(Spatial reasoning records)
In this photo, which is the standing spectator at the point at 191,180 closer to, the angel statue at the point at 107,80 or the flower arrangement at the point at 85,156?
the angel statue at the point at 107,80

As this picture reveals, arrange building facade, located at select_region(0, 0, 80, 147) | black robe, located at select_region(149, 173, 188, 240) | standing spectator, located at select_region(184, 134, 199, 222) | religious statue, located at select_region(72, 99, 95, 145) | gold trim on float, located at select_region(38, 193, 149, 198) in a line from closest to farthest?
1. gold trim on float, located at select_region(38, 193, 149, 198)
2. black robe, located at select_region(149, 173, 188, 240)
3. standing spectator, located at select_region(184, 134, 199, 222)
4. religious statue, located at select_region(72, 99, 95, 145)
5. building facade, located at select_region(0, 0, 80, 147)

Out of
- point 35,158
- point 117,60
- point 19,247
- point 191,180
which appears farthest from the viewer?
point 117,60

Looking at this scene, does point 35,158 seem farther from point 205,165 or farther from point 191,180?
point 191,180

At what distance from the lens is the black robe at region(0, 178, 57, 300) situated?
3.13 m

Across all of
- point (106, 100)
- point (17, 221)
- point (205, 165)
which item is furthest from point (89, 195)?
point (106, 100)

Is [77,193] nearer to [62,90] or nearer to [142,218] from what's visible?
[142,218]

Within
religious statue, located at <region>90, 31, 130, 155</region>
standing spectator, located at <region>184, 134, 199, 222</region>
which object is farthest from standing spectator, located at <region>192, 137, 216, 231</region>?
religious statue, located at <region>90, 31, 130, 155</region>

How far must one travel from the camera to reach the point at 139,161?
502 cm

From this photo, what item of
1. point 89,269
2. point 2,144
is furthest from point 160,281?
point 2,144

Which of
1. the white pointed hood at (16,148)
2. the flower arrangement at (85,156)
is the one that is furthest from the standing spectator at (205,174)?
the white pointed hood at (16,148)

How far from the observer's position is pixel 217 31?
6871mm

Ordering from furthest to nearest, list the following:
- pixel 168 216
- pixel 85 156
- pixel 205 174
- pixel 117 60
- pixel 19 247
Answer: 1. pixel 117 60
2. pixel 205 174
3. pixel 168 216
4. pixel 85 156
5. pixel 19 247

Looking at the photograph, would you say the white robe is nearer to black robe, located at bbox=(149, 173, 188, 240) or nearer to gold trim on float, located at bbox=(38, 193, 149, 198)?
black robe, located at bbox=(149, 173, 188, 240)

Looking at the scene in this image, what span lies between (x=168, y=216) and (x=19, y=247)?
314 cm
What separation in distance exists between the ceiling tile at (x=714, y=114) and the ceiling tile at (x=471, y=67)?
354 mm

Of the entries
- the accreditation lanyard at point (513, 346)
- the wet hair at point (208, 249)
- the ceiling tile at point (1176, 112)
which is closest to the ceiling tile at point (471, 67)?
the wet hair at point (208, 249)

▶ **Written problem**
Find the line with "Looking at the photograph, would" in the listing above, then write out that line and each remaining line exactly, with no other text.

▶ **Completed task**
Looking at the photograph, would you say the white robe is nearer to black robe, located at bbox=(149, 173, 188, 240) or nearer to gold trim on float, located at bbox=(38, 193, 149, 198)?
black robe, located at bbox=(149, 173, 188, 240)

Looking at the scene in this image, what span lies between (x=168, y=216) and (x=19, y=247)?
314 cm
What separation in distance exists between the ceiling tile at (x=714, y=114) and the ceiling tile at (x=471, y=67)?
354 mm

Of the entries
- the accreditation lanyard at point (513, 346)
- the wet hair at point (208, 249)
- the ceiling tile at point (1176, 112)
which is closest to the ceiling tile at point (471, 67)?
the wet hair at point (208, 249)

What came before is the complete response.